Years later, we would discover—or I should say, Anne would discover, as she was the one who dug through declassified records in drab government buildings—the truth about our father’s career as a spy. During World War II he’d done intelligence work with the OSS. Not long before we moved to Brazil, he had been recruited by some wartime colleagues who’d found their way into the administration of the fledgling CIA. Dad’s specialty was disinformation and psychological warfare. So, in regions the agency hoped to destabilize, Dad had actually, as some rumors went, launched pirate radio stations from forested hillsides, disseminating alarming false reports of local government plots to imprison large swaths of the populace or burn whole villages to the ground. On more than one occasion, according to the dry, bureaucratic language of the official reports, he had “successfully destabilized Soviet-friendly regions,” providing his superiors with sufficient justification to “tactically intervene.” Dad was very good at his job, from what Anne could surmise, and when the agency lost him it must have come as quite a blow.

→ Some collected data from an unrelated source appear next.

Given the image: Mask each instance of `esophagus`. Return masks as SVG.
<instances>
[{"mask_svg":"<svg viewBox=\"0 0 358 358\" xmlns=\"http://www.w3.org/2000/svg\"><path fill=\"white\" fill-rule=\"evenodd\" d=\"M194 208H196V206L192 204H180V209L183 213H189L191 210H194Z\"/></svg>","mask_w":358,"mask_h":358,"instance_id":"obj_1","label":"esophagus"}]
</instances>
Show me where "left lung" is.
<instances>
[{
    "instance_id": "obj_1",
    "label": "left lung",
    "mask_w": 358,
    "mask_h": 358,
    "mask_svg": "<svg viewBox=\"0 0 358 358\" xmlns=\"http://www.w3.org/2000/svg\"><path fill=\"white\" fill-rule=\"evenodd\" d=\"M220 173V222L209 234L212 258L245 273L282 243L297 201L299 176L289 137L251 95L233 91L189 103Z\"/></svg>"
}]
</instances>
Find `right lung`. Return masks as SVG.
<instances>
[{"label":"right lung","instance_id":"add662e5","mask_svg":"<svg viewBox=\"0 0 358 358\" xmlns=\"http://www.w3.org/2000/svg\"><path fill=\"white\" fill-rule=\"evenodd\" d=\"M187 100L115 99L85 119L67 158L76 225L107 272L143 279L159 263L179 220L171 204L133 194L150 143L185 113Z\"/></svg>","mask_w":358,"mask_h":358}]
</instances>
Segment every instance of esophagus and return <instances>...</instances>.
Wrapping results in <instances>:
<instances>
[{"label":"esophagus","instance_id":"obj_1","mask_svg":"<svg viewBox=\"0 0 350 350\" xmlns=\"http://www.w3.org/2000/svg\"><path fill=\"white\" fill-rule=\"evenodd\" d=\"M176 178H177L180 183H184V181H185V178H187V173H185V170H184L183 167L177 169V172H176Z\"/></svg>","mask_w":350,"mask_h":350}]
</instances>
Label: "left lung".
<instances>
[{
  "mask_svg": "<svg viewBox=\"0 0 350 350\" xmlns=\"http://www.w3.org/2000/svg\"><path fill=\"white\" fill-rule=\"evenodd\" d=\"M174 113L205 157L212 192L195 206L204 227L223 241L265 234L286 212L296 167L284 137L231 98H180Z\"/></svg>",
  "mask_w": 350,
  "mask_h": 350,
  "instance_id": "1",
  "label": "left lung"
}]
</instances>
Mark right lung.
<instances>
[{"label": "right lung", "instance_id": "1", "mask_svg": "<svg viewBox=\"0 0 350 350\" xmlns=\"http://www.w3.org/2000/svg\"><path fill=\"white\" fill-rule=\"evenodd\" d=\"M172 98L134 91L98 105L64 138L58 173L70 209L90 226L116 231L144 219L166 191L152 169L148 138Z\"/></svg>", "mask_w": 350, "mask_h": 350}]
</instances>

Because, thanks to Mother, they did lose him, at least as a Latin American operative.
With some distance, all three of us have been able to forgive Dad for what he did and even, to varying degrees, understand why he did it. At the time, though, we were as revolted by his alleged actions as anyone, if not more so. Should we have seen it coming, we wondered? Did we see it coming? Rex pointed out a handful of parallels between Dad’s shadow career and the stories we’d published as Salgado-MacKenzie. The first one, for instance, about MacTavish and his great campaign of disinformation—had we intuited our father’s secret vocation and, unable to confront it directly, channeled it into these ridiculous stories? Who could say. In any event, it wasn’t long before none of us could stand to show our faces in public, and so, in shame and horror, we all retreated to our grandparents’ fazenda.